Monsieur le Président en exercice du Conseil, vous avez ensuite évoqué nos relations avec les États-Unis d’Amérique. Permettez-moi d’insister sur les propos que vous avez tenus. Nous ne voulons pas être les valets des États-Unis, mais nous ne sommes pas davantage leurs rivaux. Nous voulons un statut de partenaires dotés de droits égaux, nous voulons discuter sur un pied d’égalité avec nos amis américains, et nous poursuivons des objectifs communs dans bien des domaines. Quiconque pense que l’Europe doit se définir par opposition aux États-Unis est dans l’erreur, non seulement parce qu’il traite alors ces derniers comme s’ils étaient nos ennemis, mais aussi parce que ce raisonnement serait source de division au sein même de l’Europe, où différents points de vue coexistent quant à la manière dont nous devrions structurer nos rapports avec les États-Unis. Par conséquent, je peux seulement recommander de nous considérer comme les partenaires et les égaux des États-Unis. Il nous appartient d’instaurer cette égalité. Au lieu de critiquer en permanence la domination américaine, nous devrions concentrer nos efforts sur notre unité en tant qu’Européens; nous jouirons alors d’une position d’égalité avec les États-Unis. Cela ne signifie pas que nous devons nous abstenir de toute critique à l’égard de nos amis américains. J’estime par exemple que la situation actuelle dans la baie de Guantanamo est inacceptable. Personne sur cette terre - pas même les terroristes, je dis bien "personne" - ne devrait être privé de droits. Chaque individu dans le monde est soumis à un système de droit. Nous devrions également en faire la remarque à nos amis américains et l’inclure dans tous les documents échangés avec eux.

(Applaudissements)

Il en va de même pour la Tchétchénie. On nous dit toujours: "Oui, oui, nous avons discuté de la Tchétchénie avec le président de la Russie". Nous voudrions voir, écrite noir sur blanc, une déclaration dans laquelle nous nous engageons à aborder la question tchétchène, à faire respecter les droits de l’homme et à avoir le courage d’interpeller les dirigeants du monde - ou du moins ceux qui se considèrent comme tels - à ce propos.

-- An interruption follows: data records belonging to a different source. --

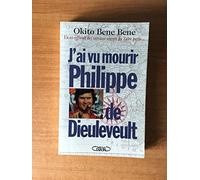 J'ai vu mourir Philippe de Dieuleveult : Un ex-officier des services secrets du Zaïre parle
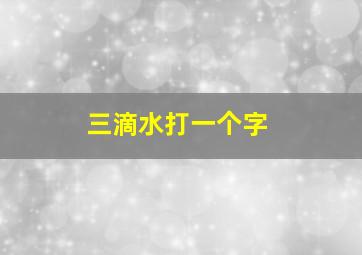 三滴水打一个字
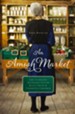 An Amish Market: Four Novellas - eBook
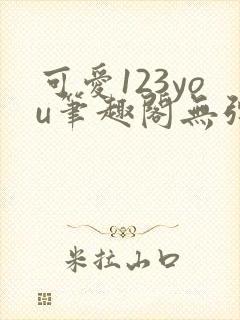 可爱123you笔趣阁无弹窗全文阅读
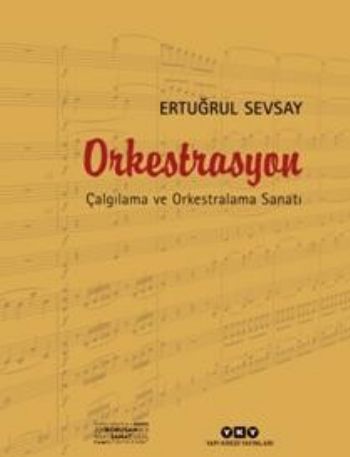 Orkestrasyon ÇAlgılama ve Orkestralama Sanatı Ertuğrul Sevsay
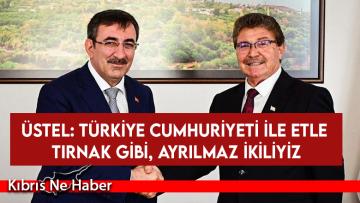 Üstel: Türkiye Cumhuriyeti ile etle tırnak gibi, ayrılmaz ikiliyiz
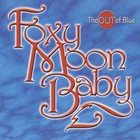 Foxy Moon Baby - The Out of Blue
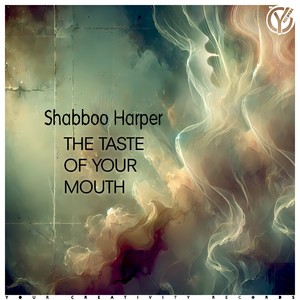 The Taste of Your Mouth (Original Mix)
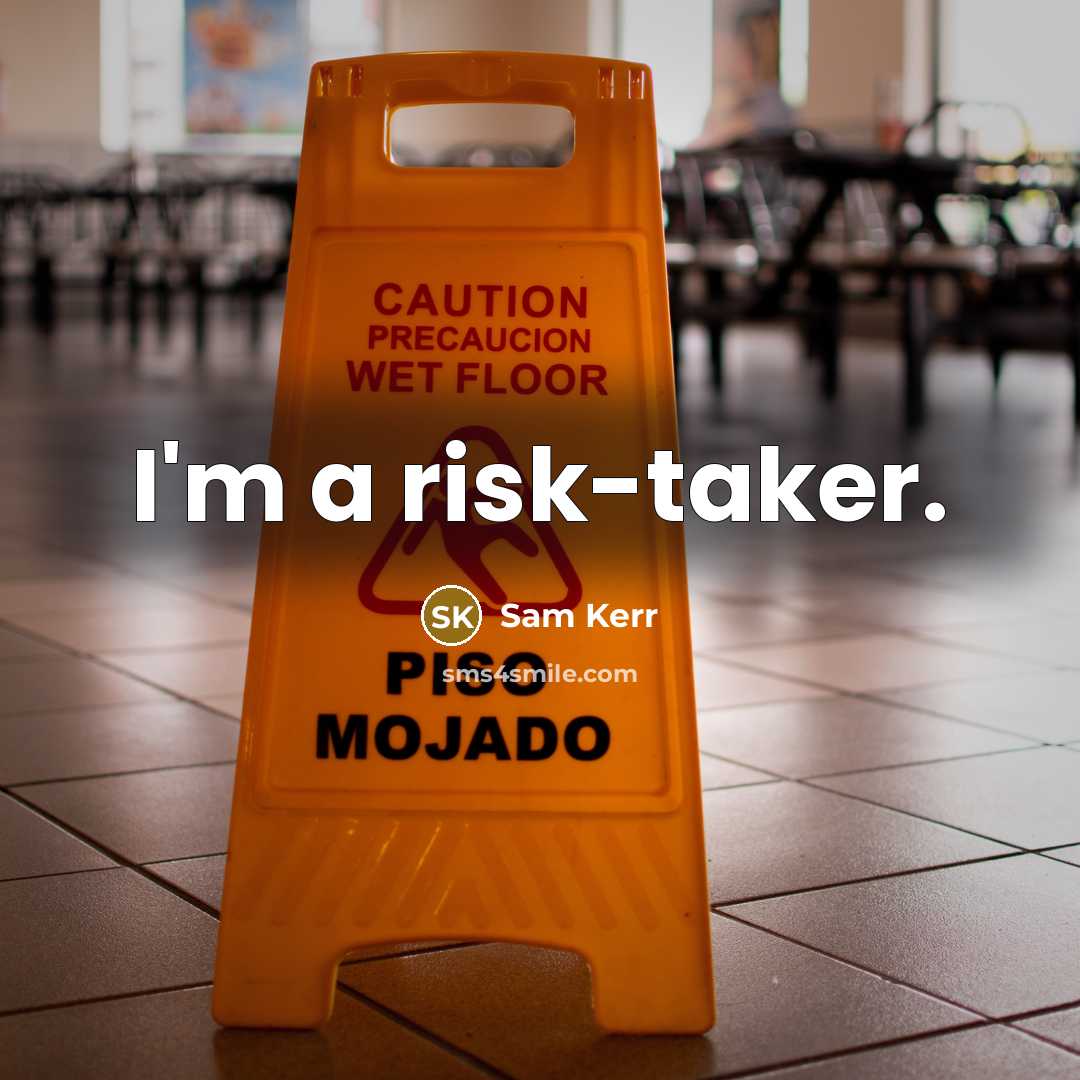 “I'm a risk-taker.” quote by Sam Kerr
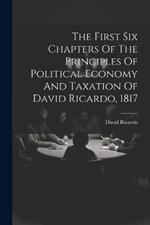 The First Six Chapters Of The Principles Of Political Economy And Taxation Of David Ricardo, 1817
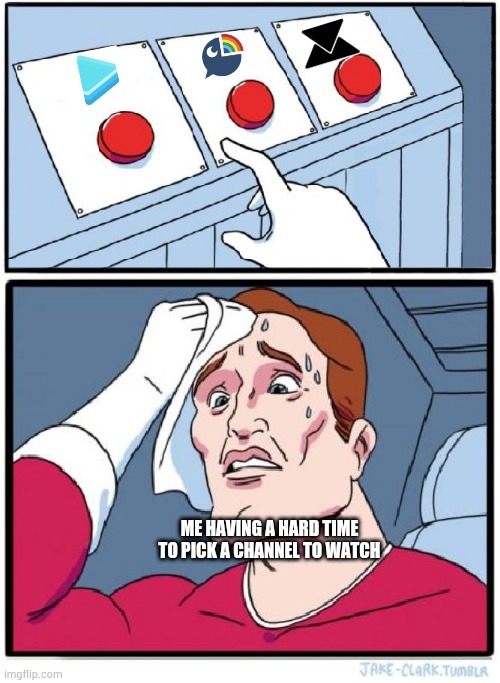 Its a hard choice | ME HAVING A HARD TIME TO PICK A CHANNEL TO WATCH | image tagged in three buttons,hololive,nijisanji,voms project | made w/ Imgflip meme maker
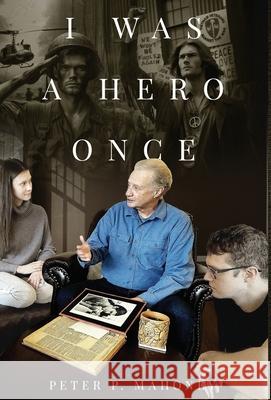 I Was a Hero Once Peter P Mahoney 9798891323988 Atmosphere Press - książka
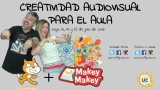 Taller – #Scratch + #makeymakey | #FlippedKawa #CreatividadAVNoja16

Ma demande est donc la suivante: donnez une chance aux droits de l’homme, en y faisant référence dans les différents documents et accords. Ceci vaut aussi bien pour la baie de Guantanamo que pour la Tchétchénie.

Nous devons faire preuve de respect mutuel: respect des petits pour les grands, respect des grands pour les petits, respect de la majorité pour les minorités. La réussite de l’Europe est subordonnée à l’instauration d’une compréhension et d’un respect réciproques. Toute domination devrait être exclue et il serait utile de demander à chacun d’apporter sa pierre à l’édifice, en toute modestie. C’est précisément ce dont nous avons besoin. Tout le monde doit contribuer à la création d’une Europe unie. Notre groupe sera à vos côtés. Nous vous souhaitons beaucoup de succès.